**Visual spatial reasoning items**
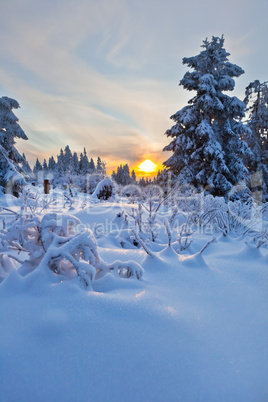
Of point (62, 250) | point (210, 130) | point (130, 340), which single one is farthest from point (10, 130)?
point (130, 340)

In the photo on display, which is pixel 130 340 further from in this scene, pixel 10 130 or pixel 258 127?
pixel 258 127

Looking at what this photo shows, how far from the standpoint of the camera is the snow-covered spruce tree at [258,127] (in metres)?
15.9

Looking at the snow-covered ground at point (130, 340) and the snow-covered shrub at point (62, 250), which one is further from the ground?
the snow-covered shrub at point (62, 250)

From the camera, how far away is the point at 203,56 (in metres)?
11.7

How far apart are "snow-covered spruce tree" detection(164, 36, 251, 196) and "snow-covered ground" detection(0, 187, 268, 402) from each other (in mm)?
9786

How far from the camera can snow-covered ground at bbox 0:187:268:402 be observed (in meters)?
0.83

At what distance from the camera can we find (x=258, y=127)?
16.8 m

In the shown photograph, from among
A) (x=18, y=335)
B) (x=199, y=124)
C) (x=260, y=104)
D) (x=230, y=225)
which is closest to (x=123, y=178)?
(x=260, y=104)

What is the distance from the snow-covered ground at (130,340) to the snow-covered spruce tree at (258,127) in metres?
17.1

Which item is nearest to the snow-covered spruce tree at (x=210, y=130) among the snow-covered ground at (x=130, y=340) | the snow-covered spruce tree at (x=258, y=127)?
the snow-covered spruce tree at (x=258, y=127)

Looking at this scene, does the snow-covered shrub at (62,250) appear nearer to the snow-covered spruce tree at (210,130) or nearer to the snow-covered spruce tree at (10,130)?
the snow-covered spruce tree at (210,130)

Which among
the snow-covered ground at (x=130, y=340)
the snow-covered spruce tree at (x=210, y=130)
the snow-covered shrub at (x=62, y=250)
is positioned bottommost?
the snow-covered ground at (x=130, y=340)

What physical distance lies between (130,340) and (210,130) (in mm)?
11434

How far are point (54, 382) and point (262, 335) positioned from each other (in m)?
1.17
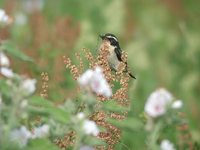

**Exercise aim**
Format the lines from the one containing "What physical distance" through the end of the records as a JSON list of strings, one string per line and no blank lines. Leave the pictures out.

**Written reply**
[
  "What physical distance lies between (130,340) and (210,130) (in mm)?",
  "11434",
  "How far are point (54, 382) and point (262, 335) positioned from each other (in m)?",
  "1.17"
]